Figure 7.

Ligand-induced degradation of FLS2 and attenuation of flg22-signaling responses is impaired by treatment with the protein synthesis inhibitor CHX. A, Flg22-induced expression levels of FLS2 mRNA. Col-0 leaf strips were elicited for 40 to 45 min with 1 μm flg22, washed, and incubated in the absence of flg22 until indicated times. Samples were processed for qRT-PCR using At2g28390 as the reference gene. For each time point, results of at least three independent experiments containing three biological and three technical repeats are shown. Values are mean ± se, and means with different or the same letters are significantly different or not significantly different, respectively (two-tailed Student’s t test, P ≤ 0.003).

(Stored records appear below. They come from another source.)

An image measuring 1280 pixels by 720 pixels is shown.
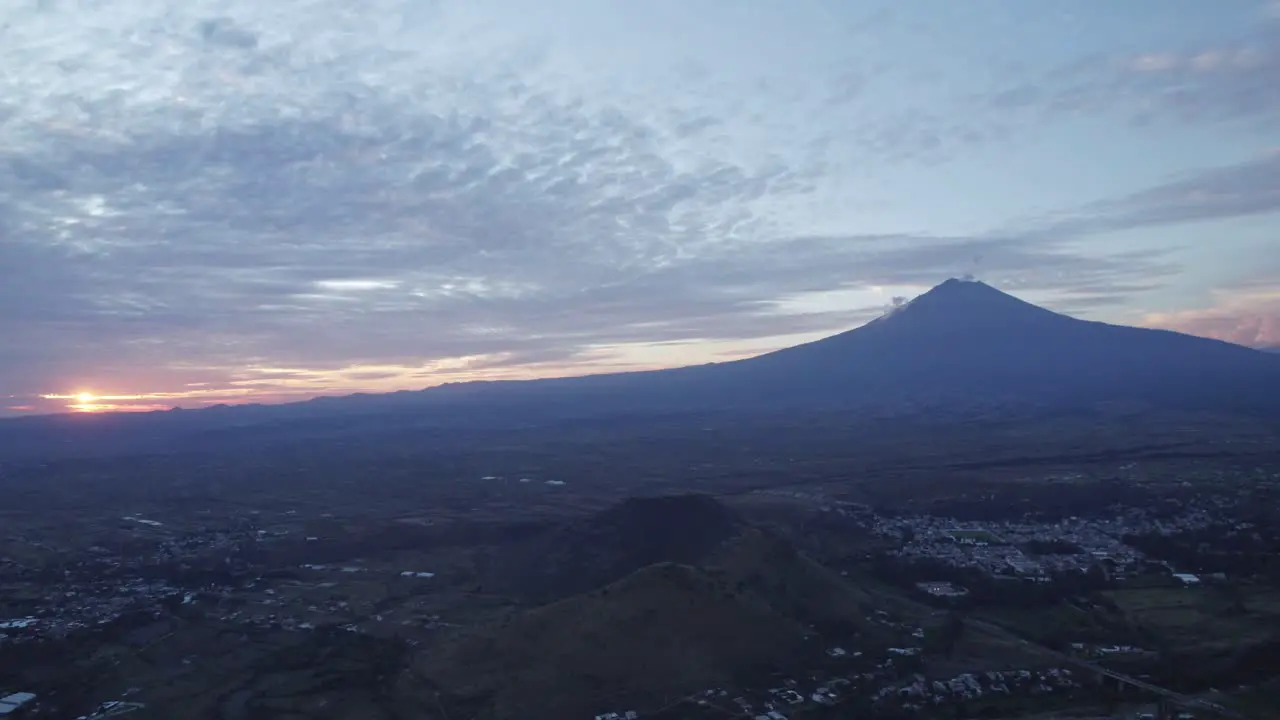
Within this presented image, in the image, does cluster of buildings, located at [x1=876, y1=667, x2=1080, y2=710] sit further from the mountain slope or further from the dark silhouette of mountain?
the mountain slope

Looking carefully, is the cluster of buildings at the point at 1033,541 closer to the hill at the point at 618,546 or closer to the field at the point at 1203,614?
the field at the point at 1203,614

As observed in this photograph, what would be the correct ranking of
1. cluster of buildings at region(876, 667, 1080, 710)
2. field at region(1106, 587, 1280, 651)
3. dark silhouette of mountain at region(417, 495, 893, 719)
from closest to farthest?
1. cluster of buildings at region(876, 667, 1080, 710)
2. dark silhouette of mountain at region(417, 495, 893, 719)
3. field at region(1106, 587, 1280, 651)

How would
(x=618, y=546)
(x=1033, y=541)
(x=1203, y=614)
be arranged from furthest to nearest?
(x=1033, y=541) → (x=618, y=546) → (x=1203, y=614)

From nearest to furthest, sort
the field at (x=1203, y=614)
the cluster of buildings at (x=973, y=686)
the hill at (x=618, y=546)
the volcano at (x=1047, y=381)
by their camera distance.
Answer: the cluster of buildings at (x=973, y=686), the field at (x=1203, y=614), the hill at (x=618, y=546), the volcano at (x=1047, y=381)

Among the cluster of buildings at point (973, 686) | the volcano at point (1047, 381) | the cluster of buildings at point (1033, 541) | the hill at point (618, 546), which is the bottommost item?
the cluster of buildings at point (973, 686)

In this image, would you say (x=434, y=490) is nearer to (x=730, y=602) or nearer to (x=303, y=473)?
(x=303, y=473)

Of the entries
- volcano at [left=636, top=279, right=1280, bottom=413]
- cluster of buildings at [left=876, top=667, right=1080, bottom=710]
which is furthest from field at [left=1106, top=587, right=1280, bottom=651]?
volcano at [left=636, top=279, right=1280, bottom=413]

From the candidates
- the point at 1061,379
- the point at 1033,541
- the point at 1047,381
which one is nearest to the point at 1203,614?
the point at 1033,541

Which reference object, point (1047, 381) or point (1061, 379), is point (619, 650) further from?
point (1061, 379)

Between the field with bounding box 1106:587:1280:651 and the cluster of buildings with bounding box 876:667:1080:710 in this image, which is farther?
the field with bounding box 1106:587:1280:651

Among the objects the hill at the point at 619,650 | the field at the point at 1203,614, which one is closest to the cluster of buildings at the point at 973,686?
the hill at the point at 619,650

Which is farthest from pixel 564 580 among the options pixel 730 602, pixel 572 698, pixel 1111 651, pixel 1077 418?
pixel 1077 418
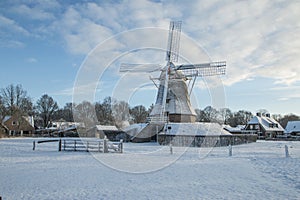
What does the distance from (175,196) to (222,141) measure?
2085 centimetres

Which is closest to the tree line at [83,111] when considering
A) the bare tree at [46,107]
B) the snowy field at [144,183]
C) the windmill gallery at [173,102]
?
the bare tree at [46,107]

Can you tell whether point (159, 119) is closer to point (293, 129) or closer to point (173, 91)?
point (173, 91)

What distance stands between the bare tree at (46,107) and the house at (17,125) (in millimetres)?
8299

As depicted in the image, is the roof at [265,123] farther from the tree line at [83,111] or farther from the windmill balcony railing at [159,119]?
the windmill balcony railing at [159,119]

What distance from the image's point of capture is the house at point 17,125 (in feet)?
161

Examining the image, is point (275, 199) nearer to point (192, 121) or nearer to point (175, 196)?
point (175, 196)

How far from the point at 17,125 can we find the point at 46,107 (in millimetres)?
11459

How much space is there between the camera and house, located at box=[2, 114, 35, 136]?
4900cm

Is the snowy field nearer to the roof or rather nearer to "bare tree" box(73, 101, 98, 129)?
the roof

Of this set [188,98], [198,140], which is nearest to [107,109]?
[188,98]

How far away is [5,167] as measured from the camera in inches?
415

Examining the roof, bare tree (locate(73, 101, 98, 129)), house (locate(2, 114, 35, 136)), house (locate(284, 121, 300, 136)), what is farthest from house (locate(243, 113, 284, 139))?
house (locate(2, 114, 35, 136))

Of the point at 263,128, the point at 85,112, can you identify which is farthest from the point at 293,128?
the point at 85,112

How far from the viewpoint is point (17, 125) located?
1991 inches
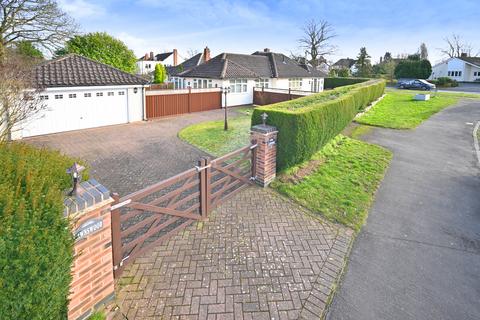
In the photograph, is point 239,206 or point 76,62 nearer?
point 239,206

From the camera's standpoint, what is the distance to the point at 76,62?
15531mm

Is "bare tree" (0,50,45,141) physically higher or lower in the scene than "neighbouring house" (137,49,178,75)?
lower

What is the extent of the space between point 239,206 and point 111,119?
12.4 m

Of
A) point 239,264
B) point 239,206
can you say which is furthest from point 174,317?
point 239,206

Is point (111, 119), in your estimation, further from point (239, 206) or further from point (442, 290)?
point (442, 290)

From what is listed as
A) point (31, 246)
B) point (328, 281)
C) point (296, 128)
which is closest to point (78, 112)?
point (296, 128)

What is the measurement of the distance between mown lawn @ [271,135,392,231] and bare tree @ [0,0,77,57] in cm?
2470

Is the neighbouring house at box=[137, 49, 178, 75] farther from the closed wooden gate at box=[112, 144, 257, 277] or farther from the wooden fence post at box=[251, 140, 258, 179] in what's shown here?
the closed wooden gate at box=[112, 144, 257, 277]

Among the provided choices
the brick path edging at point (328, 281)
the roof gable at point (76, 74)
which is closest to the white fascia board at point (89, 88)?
the roof gable at point (76, 74)

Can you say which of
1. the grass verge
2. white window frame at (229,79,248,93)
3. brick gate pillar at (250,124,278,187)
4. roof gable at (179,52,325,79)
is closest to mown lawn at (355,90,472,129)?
the grass verge

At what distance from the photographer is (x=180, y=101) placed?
19.9 meters

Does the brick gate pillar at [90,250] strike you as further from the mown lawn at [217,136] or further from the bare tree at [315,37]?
the bare tree at [315,37]

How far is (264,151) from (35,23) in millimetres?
26207

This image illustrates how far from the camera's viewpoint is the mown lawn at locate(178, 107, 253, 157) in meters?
11.7
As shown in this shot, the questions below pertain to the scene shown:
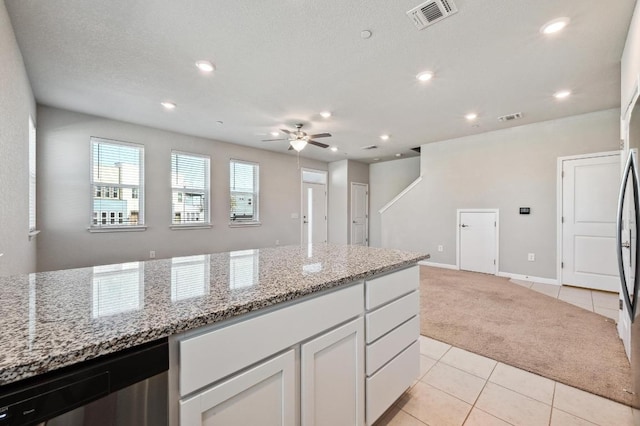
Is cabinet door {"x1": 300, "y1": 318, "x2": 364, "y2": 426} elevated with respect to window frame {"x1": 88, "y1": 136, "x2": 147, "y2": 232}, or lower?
lower

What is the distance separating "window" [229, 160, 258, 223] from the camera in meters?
5.95

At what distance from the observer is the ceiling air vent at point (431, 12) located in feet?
6.32

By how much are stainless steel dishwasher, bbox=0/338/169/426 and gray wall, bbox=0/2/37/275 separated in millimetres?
2392

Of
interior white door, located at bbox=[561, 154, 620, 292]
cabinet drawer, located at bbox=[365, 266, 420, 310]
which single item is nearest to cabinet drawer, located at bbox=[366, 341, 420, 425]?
cabinet drawer, located at bbox=[365, 266, 420, 310]

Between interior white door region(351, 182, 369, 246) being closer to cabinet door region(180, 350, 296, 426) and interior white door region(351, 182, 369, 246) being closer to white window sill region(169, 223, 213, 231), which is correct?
white window sill region(169, 223, 213, 231)

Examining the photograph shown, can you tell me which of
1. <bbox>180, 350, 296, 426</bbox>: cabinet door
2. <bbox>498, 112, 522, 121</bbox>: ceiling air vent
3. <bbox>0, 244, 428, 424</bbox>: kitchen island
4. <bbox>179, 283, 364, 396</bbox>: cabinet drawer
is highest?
<bbox>498, 112, 522, 121</bbox>: ceiling air vent

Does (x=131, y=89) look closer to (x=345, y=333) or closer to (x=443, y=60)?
(x=443, y=60)

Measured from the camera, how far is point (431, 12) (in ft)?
6.60

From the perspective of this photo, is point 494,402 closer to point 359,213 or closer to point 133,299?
point 133,299

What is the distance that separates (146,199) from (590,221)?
7.02 metres

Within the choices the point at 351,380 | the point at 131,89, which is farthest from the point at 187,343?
the point at 131,89

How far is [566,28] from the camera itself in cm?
220

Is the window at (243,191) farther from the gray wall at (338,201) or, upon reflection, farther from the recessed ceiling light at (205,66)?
the recessed ceiling light at (205,66)

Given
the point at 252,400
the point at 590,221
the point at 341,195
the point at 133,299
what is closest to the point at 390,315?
the point at 252,400
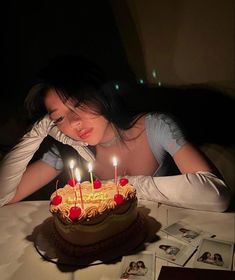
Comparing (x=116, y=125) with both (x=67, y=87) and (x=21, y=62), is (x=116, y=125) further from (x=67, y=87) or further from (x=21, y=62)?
Result: (x=21, y=62)

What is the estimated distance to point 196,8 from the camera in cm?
180

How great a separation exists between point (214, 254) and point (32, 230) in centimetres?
100

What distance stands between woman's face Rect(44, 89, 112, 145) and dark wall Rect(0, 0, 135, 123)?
0.60 ft

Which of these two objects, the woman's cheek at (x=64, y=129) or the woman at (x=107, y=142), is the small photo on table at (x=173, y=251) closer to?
the woman at (x=107, y=142)

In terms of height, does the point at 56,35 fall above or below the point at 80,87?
above

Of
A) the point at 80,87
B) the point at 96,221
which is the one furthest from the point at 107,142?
the point at 96,221

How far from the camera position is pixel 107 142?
2.10 meters

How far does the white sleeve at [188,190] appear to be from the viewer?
190cm

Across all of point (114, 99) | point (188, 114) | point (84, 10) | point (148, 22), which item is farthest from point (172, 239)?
point (84, 10)

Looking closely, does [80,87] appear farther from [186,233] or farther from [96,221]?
[186,233]

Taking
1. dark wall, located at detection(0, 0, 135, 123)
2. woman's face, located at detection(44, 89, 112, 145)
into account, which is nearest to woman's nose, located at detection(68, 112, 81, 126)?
woman's face, located at detection(44, 89, 112, 145)

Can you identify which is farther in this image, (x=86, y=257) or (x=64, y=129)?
(x=64, y=129)

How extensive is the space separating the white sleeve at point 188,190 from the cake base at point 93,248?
0.82 feet

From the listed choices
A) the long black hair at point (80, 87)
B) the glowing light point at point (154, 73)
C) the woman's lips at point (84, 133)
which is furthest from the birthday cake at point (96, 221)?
the glowing light point at point (154, 73)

B, Effect of CHX on ligand-induced degradation of FLS2 and flg22-signaling responses. For immunoblot analyses, total protein extracts were probed with αFLS2, αP-p44/42 MAPK, or αMPK6 (M6) as in Figure 4. C, Effect of CHX on flg22-induced ROS production. Col-0 leaf disc halves (n = 24 per treatment) were cotreated in the presence (black squares) or absence (white squares) of 50 µm CHX and elicited with 1 µm flg22 at 0 min. Mock-treated samples (x) were treated with CHX and DMSO (instead of flg22) at 0 min (n = 24 per treatment). To allow for correct comparisons, ROS experiments shown in C were performed in the same 96-well plate at the same time. RLU, relative light units; P-M?, phosphorylated unknown MPK.